Reproduce without any changes the rows starting at the line that contains "In the presented" and ending at the line that contains "3. the rock at detection(105, 337, 274, 676)", including both of those lines and nothing else.

• **Provided information**
----

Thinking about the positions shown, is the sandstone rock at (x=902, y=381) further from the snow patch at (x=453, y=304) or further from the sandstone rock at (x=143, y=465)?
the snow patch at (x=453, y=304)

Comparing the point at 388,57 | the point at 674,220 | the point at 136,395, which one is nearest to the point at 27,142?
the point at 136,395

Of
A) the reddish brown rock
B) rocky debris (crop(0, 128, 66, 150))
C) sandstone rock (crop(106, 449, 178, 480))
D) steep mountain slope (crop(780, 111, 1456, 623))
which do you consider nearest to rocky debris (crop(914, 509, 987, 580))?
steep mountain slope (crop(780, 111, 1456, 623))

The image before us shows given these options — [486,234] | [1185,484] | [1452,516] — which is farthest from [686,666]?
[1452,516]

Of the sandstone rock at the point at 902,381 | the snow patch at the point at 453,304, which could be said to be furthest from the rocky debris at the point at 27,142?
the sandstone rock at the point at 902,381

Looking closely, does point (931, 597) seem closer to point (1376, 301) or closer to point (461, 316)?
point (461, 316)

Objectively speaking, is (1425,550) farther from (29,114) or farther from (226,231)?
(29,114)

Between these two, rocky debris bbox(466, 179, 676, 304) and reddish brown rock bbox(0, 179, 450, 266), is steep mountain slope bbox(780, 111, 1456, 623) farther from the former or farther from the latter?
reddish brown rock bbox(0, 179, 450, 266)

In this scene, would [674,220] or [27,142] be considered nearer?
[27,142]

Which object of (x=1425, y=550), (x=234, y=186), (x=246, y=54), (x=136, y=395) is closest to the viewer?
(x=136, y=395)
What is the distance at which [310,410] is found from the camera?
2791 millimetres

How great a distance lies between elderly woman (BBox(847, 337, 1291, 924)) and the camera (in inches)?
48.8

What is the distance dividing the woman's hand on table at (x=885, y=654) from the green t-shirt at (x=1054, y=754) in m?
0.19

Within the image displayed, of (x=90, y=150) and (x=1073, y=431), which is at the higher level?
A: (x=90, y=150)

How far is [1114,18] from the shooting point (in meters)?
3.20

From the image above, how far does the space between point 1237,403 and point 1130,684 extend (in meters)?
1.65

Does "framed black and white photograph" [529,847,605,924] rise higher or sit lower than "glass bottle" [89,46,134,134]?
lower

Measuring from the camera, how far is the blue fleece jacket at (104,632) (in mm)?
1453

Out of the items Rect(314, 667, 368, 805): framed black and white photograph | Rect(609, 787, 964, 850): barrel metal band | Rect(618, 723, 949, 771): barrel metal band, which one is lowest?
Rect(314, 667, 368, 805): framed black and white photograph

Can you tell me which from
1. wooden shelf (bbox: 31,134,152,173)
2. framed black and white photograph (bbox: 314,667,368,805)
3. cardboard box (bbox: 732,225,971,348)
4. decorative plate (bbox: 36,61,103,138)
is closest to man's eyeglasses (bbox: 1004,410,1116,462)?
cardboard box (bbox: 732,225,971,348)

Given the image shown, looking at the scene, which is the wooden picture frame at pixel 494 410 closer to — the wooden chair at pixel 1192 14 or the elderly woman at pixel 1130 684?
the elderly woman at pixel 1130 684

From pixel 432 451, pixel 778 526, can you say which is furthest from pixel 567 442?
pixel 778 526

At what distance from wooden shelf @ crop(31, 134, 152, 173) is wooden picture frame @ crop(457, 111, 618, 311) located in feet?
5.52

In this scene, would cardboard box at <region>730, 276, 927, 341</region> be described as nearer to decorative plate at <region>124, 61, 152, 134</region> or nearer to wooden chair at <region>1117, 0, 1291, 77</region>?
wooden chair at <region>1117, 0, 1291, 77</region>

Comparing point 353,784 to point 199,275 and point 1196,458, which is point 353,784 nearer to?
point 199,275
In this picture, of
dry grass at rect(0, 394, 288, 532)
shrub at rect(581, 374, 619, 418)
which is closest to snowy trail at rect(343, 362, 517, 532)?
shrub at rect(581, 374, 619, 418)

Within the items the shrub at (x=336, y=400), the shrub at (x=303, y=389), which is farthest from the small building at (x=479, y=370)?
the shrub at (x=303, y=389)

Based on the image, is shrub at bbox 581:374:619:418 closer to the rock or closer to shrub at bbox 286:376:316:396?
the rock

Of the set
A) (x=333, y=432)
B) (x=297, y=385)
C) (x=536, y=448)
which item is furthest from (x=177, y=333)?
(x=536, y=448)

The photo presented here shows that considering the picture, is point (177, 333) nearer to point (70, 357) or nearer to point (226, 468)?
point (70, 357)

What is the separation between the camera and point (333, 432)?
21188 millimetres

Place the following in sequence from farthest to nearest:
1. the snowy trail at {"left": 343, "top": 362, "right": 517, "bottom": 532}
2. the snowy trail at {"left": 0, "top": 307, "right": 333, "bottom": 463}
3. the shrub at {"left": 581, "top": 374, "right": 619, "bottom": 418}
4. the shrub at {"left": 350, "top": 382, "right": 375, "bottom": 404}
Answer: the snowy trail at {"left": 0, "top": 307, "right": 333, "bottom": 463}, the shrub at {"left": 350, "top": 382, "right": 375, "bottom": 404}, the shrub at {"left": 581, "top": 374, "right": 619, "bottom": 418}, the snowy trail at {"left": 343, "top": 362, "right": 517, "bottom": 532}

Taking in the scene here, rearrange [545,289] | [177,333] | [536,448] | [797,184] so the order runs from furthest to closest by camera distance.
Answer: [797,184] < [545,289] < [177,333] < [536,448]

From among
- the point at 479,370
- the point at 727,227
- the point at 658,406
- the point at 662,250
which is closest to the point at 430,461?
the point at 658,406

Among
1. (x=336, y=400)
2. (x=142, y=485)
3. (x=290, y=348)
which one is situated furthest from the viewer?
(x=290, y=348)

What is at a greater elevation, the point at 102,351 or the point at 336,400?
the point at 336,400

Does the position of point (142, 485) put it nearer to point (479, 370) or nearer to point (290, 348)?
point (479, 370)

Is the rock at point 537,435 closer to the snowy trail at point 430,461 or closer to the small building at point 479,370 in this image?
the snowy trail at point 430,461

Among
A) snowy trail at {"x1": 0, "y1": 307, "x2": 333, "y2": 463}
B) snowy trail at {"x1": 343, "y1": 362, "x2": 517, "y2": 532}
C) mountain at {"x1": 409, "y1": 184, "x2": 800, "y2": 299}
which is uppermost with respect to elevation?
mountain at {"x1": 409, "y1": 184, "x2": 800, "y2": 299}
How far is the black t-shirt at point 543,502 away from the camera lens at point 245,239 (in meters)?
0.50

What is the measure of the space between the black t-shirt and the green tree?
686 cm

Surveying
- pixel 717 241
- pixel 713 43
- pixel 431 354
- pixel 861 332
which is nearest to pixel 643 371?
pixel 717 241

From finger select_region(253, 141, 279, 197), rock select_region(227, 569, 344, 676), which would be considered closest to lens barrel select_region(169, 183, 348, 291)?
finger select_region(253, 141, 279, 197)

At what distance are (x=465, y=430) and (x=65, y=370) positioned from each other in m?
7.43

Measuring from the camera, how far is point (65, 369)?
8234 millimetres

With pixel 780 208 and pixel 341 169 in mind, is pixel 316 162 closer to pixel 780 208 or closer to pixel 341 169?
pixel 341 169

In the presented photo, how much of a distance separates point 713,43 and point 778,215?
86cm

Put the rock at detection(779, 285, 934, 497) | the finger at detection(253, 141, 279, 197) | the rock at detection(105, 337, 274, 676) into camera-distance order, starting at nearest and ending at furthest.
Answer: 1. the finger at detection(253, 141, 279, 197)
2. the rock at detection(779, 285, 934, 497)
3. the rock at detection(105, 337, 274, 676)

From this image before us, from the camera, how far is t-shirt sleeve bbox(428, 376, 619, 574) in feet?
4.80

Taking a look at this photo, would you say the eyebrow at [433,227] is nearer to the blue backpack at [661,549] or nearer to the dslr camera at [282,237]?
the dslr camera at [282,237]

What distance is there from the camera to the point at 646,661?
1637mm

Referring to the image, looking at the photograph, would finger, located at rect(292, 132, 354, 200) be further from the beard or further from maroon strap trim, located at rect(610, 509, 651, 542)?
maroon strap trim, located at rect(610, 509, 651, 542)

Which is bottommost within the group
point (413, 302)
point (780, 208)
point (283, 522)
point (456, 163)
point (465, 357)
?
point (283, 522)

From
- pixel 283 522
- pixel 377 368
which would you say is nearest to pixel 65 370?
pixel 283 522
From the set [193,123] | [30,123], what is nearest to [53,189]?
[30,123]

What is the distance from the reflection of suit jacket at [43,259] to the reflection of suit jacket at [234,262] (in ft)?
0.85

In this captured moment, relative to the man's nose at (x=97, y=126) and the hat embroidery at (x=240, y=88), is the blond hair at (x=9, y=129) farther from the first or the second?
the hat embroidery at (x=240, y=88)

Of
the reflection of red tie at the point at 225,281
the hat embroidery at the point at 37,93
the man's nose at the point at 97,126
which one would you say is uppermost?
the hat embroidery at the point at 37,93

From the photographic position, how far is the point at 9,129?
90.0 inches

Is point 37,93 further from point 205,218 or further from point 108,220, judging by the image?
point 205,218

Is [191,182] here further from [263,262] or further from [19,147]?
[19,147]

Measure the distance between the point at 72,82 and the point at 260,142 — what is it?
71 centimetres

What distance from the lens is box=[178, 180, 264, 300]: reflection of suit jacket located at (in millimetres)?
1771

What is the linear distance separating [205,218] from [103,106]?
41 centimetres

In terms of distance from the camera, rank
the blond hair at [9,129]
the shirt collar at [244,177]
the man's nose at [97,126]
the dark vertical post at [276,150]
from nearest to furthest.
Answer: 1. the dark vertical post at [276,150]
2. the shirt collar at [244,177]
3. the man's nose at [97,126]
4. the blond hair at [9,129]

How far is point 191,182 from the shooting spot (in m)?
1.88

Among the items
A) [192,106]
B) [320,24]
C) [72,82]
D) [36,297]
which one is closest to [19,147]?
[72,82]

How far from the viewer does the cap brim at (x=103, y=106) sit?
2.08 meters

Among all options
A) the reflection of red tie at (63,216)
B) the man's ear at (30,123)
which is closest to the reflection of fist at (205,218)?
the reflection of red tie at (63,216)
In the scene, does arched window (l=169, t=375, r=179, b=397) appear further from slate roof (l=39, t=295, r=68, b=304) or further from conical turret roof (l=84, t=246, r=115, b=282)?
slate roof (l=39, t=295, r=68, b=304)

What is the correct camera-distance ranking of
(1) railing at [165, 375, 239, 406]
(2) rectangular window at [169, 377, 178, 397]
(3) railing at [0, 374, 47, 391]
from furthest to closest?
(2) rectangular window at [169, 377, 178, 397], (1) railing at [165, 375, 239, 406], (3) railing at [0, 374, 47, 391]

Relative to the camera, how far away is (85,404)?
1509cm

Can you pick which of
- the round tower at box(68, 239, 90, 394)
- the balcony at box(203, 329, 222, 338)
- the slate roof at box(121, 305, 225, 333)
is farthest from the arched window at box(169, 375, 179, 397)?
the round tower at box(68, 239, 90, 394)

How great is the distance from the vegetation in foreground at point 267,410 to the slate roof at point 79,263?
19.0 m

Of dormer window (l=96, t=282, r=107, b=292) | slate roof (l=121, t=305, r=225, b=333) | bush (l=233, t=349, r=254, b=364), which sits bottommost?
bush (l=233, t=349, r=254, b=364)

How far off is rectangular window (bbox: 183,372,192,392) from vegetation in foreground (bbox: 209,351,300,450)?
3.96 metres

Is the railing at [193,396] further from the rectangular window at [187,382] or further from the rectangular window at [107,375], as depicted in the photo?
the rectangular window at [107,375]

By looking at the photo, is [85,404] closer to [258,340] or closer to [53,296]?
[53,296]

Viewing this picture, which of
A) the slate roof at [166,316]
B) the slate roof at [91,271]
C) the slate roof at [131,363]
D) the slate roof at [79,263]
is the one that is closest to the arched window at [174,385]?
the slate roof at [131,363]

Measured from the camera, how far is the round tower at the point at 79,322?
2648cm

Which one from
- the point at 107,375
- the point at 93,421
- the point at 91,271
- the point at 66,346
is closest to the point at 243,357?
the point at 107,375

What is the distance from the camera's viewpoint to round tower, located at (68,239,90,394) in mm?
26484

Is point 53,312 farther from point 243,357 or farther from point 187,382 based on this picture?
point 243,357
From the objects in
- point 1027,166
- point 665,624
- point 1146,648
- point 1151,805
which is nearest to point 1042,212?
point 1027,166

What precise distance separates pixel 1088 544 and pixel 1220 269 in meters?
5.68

----

• **Written answer**
In the presented photo, how much of a distance separates point 713,43 and point 778,215?
86cm

Put the rock at detection(779, 285, 934, 497) | the finger at detection(253, 141, 279, 197) | the rock at detection(105, 337, 274, 676) into camera-distance order, starting at nearest and ending at furthest.
Answer: 1. the finger at detection(253, 141, 279, 197)
2. the rock at detection(779, 285, 934, 497)
3. the rock at detection(105, 337, 274, 676)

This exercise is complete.